··· RECORDS SUPPLIED ···

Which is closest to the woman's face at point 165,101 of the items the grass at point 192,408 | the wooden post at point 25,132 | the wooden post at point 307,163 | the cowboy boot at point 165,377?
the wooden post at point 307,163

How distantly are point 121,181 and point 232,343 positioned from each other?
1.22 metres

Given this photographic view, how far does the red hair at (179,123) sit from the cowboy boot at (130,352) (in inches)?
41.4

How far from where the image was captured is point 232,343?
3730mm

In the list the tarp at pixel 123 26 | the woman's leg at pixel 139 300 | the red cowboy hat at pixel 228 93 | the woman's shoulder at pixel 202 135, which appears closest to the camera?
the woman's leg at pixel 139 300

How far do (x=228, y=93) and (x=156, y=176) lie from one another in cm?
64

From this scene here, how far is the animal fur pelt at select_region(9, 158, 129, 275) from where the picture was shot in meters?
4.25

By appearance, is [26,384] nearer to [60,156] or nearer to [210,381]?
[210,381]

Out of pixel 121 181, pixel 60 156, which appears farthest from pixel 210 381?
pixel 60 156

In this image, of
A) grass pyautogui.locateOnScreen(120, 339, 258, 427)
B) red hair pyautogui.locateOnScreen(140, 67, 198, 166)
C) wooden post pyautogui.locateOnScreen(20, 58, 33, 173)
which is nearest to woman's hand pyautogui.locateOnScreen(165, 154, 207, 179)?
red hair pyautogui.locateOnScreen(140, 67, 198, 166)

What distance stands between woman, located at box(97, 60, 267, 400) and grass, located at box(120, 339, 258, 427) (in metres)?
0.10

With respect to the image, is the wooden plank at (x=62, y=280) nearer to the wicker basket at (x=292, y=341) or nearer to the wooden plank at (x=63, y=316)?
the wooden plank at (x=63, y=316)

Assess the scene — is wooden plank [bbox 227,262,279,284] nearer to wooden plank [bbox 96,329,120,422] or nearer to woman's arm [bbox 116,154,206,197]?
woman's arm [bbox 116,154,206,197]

···

## EXERCISE DIRECTIONS
Copy every line of the material, please, keeping it exactly the same.

## OUTPUT BELOW
Which is closest to the woman's face at point 165,101 of the items the grass at point 192,408 | the wooden post at point 25,132 | the wooden post at point 307,163 | the cowboy boot at point 165,377?
the wooden post at point 307,163

How distantly are point 121,181 and point 232,343 positioned from each other?
1.22 metres

Given this photographic view, how far does the red hair at (179,123) sit from the cowboy boot at (130,352) (in inches)?
41.4

How far from where the image was captured is point 232,343?
3730mm

In the list the tarp at pixel 123 26 | the woman's leg at pixel 139 300 | the red cowboy hat at pixel 228 93 | the woman's shoulder at pixel 202 135, which appears closest to the camera?
the woman's leg at pixel 139 300

How far do (x=228, y=93) and (x=156, y=176) lie from one another in cm?
64

From this scene here, how far is the animal fur pelt at select_region(9, 158, 129, 275) from where the picture was shot in meters?
4.25

By appearance, is [26,384] nearer to [60,156] or nearer to [210,381]?
[210,381]

Out of pixel 121 181, pixel 60 156, which appears farthest from pixel 210 381?
pixel 60 156

In this image, of
A) grass pyautogui.locateOnScreen(120, 339, 258, 427)
B) red hair pyautogui.locateOnScreen(140, 67, 198, 166)
C) wooden post pyautogui.locateOnScreen(20, 58, 33, 173)
which is nearest to woman's hand pyautogui.locateOnScreen(165, 154, 207, 179)?
red hair pyautogui.locateOnScreen(140, 67, 198, 166)

What distance stands between woman, located at box(97, 60, 267, 400) and grass, located at box(120, 339, 258, 427) (in metres)?
0.10

With respect to the image, is the wooden plank at (x=62, y=280) nearer to the wicker basket at (x=292, y=341) or nearer to the wooden plank at (x=63, y=316)?
the wooden plank at (x=63, y=316)

Assess the scene — is wooden plank [bbox 227,262,279,284] nearer to wooden plank [bbox 96,329,120,422] or nearer to woman's arm [bbox 116,154,206,197]?
woman's arm [bbox 116,154,206,197]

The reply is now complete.